Chronic SIV infection induces differentiation and accumulation of cytotoxic CD16+ NK cells in lymph nodes followed by transmigration to the mucosae


Natural killer (NK) cells inhibit lentiviral replication both directly and indirectly, but substantial evidence also indicates HIV/SIV can induce NK cell dysfunction. NK cells can be subdivided based on expression of CD56 and CD16. In blood, cytotoxic CD16+ NK cells are the dominant subpopulation, while cytokine-secreting CD56+ and double-negative (DN) NK cells are the primary NK cells found in lymph nodes (LN). Furthermore, CD56+ and DN NK are thought to be precursor populations, whereas CD16+ NK cells are terminally differentiated. The effects of HIV/SIV infection on NK cell distribution, trafficking, and development are unclear.


Macaque NK cells were isolated from blood, LN, and mucosal tissues of naive and chronically SIV-infected animals and then analyzed phenotypically by surface and intracellular flow cytometry, evaluated functionally by ICS and in a direct killing assay against MHC-devoid 721.221 cells. In situ analyses were performed by immunohistochemistry.
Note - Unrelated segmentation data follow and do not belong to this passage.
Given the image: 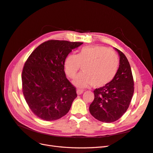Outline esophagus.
Segmentation results:
<instances>
[{"instance_id":"1","label":"esophagus","mask_w":153,"mask_h":153,"mask_svg":"<svg viewBox=\"0 0 153 153\" xmlns=\"http://www.w3.org/2000/svg\"><path fill=\"white\" fill-rule=\"evenodd\" d=\"M83 92H84V90H81V89H78L76 91V93L78 95H80L82 94Z\"/></svg>"}]
</instances>
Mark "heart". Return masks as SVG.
<instances>
[{"instance_id":"1","label":"heart","mask_w":153,"mask_h":153,"mask_svg":"<svg viewBox=\"0 0 153 153\" xmlns=\"http://www.w3.org/2000/svg\"><path fill=\"white\" fill-rule=\"evenodd\" d=\"M119 66L117 54L100 45H89L80 48L76 55H68L64 62L67 76L73 78L79 71L82 73L73 80L78 87L93 85L103 87L109 84L116 76Z\"/></svg>"}]
</instances>
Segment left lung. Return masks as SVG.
I'll return each instance as SVG.
<instances>
[{"label": "left lung", "mask_w": 153, "mask_h": 153, "mask_svg": "<svg viewBox=\"0 0 153 153\" xmlns=\"http://www.w3.org/2000/svg\"><path fill=\"white\" fill-rule=\"evenodd\" d=\"M120 56L116 76L109 84L94 91V99L89 112L104 123L116 121L126 112L134 92V81L129 63L125 55L115 48Z\"/></svg>", "instance_id": "obj_1"}]
</instances>
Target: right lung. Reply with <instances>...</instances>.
<instances>
[{
	"label": "right lung",
	"instance_id": "right-lung-1",
	"mask_svg": "<svg viewBox=\"0 0 153 153\" xmlns=\"http://www.w3.org/2000/svg\"><path fill=\"white\" fill-rule=\"evenodd\" d=\"M82 42L48 40L37 47L25 62L22 91L32 112L45 121L65 115L77 96L76 88L64 72V62Z\"/></svg>",
	"mask_w": 153,
	"mask_h": 153
}]
</instances>
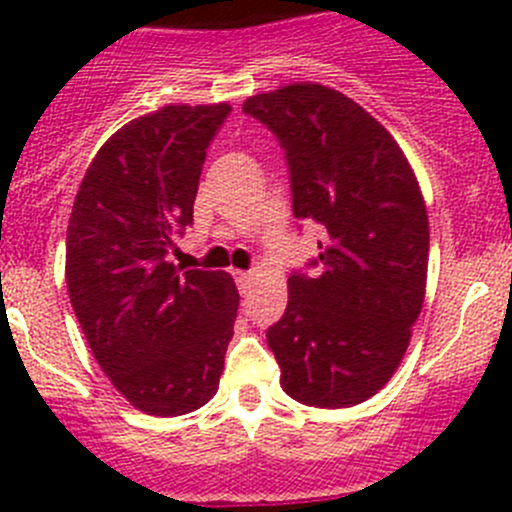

In peripheral blood of chronically infected animals, we found a specific expansion of CD16+ NK cells, coupled with high frequencies of cytotoxic perforin+ CD16+ NK cells in LN, where they are normally absent. Interestingly, classic LN-trafficking molecules, CD62L and CCR7, were downregulated to undetectable levels on blood and LN CD16+ NK cells, suggesting they did not migrate from extralymphoid tissues. Furthermore, the putative NK cell precursors, CD56+ and DN NK cells, exhibited increased proliferation and activation, providing a potential source of differentiated CD16+ NK cells. CD16+ NK cells in LN also upregulated the mucosa-trafficking marker, α4β7, correlating with increased frequencies of cytotoxic CD16+ NK cells in colorectal and jejunum tissues of infected animals.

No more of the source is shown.